Il 18 e 19 marzo le dimostrazioni di protesta investirono l’intera città; il 18 le voci che si levavano dal corteo incitavano i manifestanti a recarsi al Cotonificio e alla Manifattura tabacchi; e mentre al Cotonificio le dimostranti ottenevano la chiusura dello stabilimento e l’uscita delle operaie, a Castello la folla tentava di assaltare la caserma, impegnandosi in duri scontri con la forza pubblica.
Anche ieri Venezia non era più Venezia, la città calma e sicura, ma pareva divenuta un campo di scorrerie, di donne, uomini e ragazzi e carabinieri e guardie e soldati rincorrentisi, azzuffantesi, urlanti, i negozi chiusi, dovunque si poteva credere che passassero baraonde; e guardie e soldati colpiti da sassi… e da coltelli.
I tumulti che si verificarono nell’agosto 1914 e nella primavera del 1915 erano stati tra i più violenti di quelli segnalati alla Direzione generale di pubblica sicurezza. I protagonisti più accesi furono i ragazzi e le giovani donne.

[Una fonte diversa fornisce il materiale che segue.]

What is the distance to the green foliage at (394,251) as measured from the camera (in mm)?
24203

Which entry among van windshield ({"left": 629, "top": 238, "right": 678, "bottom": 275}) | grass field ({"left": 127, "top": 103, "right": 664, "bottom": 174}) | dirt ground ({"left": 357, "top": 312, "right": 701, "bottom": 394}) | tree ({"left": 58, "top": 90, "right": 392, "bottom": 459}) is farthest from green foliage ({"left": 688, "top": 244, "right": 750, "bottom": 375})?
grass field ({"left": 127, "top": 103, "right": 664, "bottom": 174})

Giovanissima la ragazza che il primo giorno in campo San Luca propose di incendiare il negozio di frutta e verdura, giovani le donne che furono udite «arringare la folla» a piazza San Marco. Gli imputati che comparvero di fronte ai giudici del tribunale della città per insulti e aggressioni, tranne una donna di 43 anni, erano tutti giovani e adolescenti.
La violenza della protesta popolare non era giunta inaspettata ai socialisti; pochi giorni prima dei tumulti sul «Secolo Nuovo» si poteva leggere che «nel sottosuolo sociale...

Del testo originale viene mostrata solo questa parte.